Après l’interdiction de trois hebdomadaires au Maroc, RSF et la FIDH dénoncent une décision inique et inacceptable

03/12/2000
Communiqué

Reporters sans frontières (RSF) et la Fédération internationale des ligues des droits de l’Homme (FIDH) protestent vigoureusement contre la décision du Gouvernement marocain d’interdire les trois hebdomadaires Le Journal, Assahifa et Demain.

Dans un communiqué du 2 décembre dernier, le Premier Ministre a justifié sa décision en accusant les trois journaux d’avoir "porté atteinte à la stabilité de l’Etat".

Les deux organisations demandent au Premier Ministre, Monsieur Abderrahmane Youssoufi, de revenir sur sa décision, qui contredit ses affirmations selon lesquelles il agirait " avec conviction pour la protection et l’élargissement de l’espace des libertés ". Pour les deux organisations, cette mesure marque un net recul de la liberté d’expression au Maroc. Elle est en totale contradiction avec les engagements pris par l’actuel Gouvernement en matière de protection des libertés fondamentales.

RSF et la FIDH rappellent par ailleurs que l’Union Socialiste des Forces Populaires (USFP), dirigée par l’actuel Premier Ministre, avait demandé, lorsqu’elle était dans l’opposition, la suppression de l’article 77 du Code de la Presse, sur lequel l’actuel Gouvernement s’appuie aujourd’hui pour interdire les trois journaux. L’article 77 précise notamment qu’en cas " d’atteinte aux fondements institutionnels politiques ou religieux du Royaume (...) le journal ou écrit périodique pourra (...) être interdit par arrêté du Premier Ministre ".
Les deux organisations constatent que le seul reproche adressé aux hebdomadaires Le Journal et Assahifa est d’avoir publié une lettre attribuée à l’ancien opposant Monsieur Mohamed Basri affirmant que la gauche marocaine était mêlée à la tentative de coup d’Etat de 1972 contre le Roi Hassan II, et mettant en cause directement l’actuel Premier Ministre. Or, c’est le Gouvernement de ce dernier qui décide aujourd’hui d’interdire ces hebdomadaires.

Par ailleurs, RSF et la FIDH font remarquer que l’hebdomadaire Demain, interdit, n’a fait que reprendre, comme de nombreux autres titres de la presse marocaine, les révélations du Journal.
Les deux organisations rappellent également que déjà, le 4 octobre 2000, lors d’un briefing sur la position du Maroc concernant le Sahara occidental, le ministre de l’Intérieur, Monsieur Ahmed Midaoui, avait menacé publiquement Monsieur Aboubakr Jamaï, directeur de publication du Journal, à la suite de la publication dans cet hebdomadaire d’un entretien avec le président du Front Polisario.
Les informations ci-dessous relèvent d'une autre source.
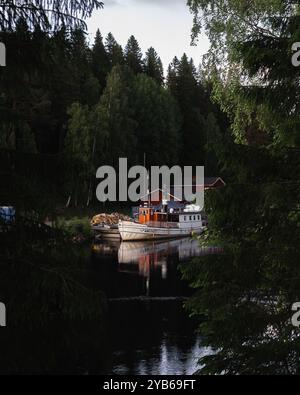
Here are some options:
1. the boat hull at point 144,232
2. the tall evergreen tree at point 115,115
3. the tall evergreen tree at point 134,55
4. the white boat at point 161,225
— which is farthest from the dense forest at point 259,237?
the tall evergreen tree at point 134,55

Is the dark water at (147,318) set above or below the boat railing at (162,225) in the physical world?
below

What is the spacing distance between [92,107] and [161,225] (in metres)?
12.4

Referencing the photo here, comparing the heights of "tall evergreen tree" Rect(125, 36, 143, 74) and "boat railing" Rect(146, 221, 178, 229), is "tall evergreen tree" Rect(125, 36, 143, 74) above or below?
above

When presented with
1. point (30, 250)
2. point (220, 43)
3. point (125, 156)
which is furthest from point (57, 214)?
point (125, 156)

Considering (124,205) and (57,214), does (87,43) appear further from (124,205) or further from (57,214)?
→ (124,205)

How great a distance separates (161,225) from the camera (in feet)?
156

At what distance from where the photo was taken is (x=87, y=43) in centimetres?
507

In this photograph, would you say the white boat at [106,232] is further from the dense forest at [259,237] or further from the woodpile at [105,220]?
the dense forest at [259,237]

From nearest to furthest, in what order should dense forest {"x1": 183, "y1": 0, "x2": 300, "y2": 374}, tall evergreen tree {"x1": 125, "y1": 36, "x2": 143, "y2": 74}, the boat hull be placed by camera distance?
dense forest {"x1": 183, "y1": 0, "x2": 300, "y2": 374} < the boat hull < tall evergreen tree {"x1": 125, "y1": 36, "x2": 143, "y2": 74}

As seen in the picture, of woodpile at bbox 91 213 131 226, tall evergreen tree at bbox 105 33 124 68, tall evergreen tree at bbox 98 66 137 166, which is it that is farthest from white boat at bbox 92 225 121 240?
tall evergreen tree at bbox 105 33 124 68

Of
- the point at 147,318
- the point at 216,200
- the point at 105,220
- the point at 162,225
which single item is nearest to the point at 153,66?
the point at 162,225

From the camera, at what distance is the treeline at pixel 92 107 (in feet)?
16.0

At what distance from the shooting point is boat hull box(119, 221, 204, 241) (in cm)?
4375

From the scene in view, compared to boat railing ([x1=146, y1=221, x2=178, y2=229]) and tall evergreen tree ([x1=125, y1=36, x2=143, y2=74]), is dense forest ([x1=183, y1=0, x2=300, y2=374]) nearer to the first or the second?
boat railing ([x1=146, y1=221, x2=178, y2=229])
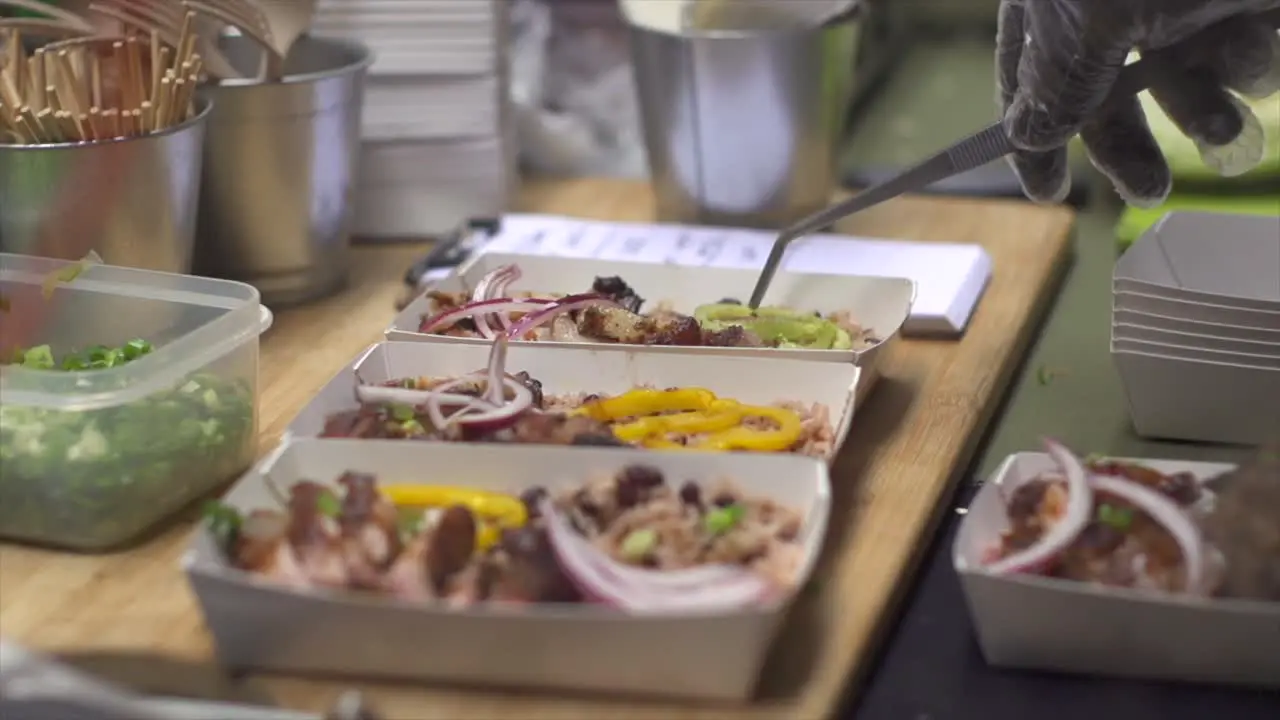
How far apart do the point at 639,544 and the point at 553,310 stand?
39 cm

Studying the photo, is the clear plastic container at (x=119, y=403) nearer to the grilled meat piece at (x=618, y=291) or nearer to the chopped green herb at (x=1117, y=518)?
the grilled meat piece at (x=618, y=291)

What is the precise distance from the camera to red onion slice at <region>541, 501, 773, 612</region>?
812mm

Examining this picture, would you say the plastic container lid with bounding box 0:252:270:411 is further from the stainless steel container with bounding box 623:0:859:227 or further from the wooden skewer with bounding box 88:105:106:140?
the stainless steel container with bounding box 623:0:859:227

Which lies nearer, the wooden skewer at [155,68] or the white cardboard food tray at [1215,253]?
the wooden skewer at [155,68]

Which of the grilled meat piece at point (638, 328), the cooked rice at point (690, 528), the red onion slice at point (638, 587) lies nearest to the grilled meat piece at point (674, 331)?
the grilled meat piece at point (638, 328)

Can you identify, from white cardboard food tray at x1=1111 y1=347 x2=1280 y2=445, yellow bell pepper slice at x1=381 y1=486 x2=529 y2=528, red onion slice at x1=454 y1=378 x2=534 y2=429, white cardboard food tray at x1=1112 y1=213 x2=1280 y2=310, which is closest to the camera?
yellow bell pepper slice at x1=381 y1=486 x2=529 y2=528

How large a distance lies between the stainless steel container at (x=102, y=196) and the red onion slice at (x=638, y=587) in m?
0.51

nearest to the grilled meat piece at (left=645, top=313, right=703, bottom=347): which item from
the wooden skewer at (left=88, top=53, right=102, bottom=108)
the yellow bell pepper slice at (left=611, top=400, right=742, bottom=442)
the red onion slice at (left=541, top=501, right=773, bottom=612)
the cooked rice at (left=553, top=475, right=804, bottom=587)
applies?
the yellow bell pepper slice at (left=611, top=400, right=742, bottom=442)

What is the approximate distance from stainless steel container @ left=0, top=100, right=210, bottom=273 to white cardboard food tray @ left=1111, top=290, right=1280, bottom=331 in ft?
2.41

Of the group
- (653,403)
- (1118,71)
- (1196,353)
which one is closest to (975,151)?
(1118,71)

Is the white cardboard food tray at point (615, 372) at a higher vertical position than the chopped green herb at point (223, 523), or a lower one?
lower

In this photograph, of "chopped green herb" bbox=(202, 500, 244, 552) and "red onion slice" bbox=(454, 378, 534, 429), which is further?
"red onion slice" bbox=(454, 378, 534, 429)

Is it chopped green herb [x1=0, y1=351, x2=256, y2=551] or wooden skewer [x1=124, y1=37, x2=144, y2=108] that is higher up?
wooden skewer [x1=124, y1=37, x2=144, y2=108]

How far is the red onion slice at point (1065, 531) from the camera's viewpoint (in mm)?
857
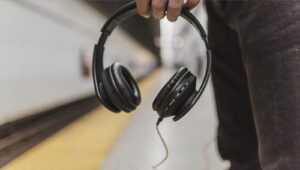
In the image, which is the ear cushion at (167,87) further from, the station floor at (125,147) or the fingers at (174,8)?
the station floor at (125,147)

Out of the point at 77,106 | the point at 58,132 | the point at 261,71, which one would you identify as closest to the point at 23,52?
the point at 58,132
Le ministre avait alors lancé au journaliste : "Si vous refaites ce genre d’interview avec un membre du Front Polisario, je vous interdirai une nouvelle fois (...) Heureusement que vous n’êtes pas mon fils, sinon je vous aurais cassé la gueule !"
RSF et la FIDH avaient déjà dénoncé, avec l’organisation américaine Human Rights Watch, dans une tribune parue dans le quotidien français Le Monde daté du 28 novembre, le fait que, depuis le 1er janvier 2000, sept journaux ont été ponctuellement interdits de diffusion par les autorités marocaines. Trois journalistes de France 3 ont été assignés à résidence, du 8 au 10 octobre, à Errachidia (est du Maroc) pour avoir filmé des sites militaires. Enfin, le 4 novembre, le ministère de la Culture et de la Communication avait retiré son accréditation à Monsieur Claude Juvénal, chef du bureau de l’agence française AFP, à Rabat. Les autorités marocaines reprochaient au journaliste de s’être "écarté de l’éthique et de la déontologie de la profession en prenant des initiatives à caractère hostile au Maroc et à ses institutions".

Les deux organisations appellent enfin les responsables de publication, au Maroc et dans le reste du monde, à témoigner de leur solidarité à l’égard des journaux aujourd’hui interdits et à intervenir auprès du Gouvernement marocain afin que ce dernier revienne sur cette décision inique et inacceptable.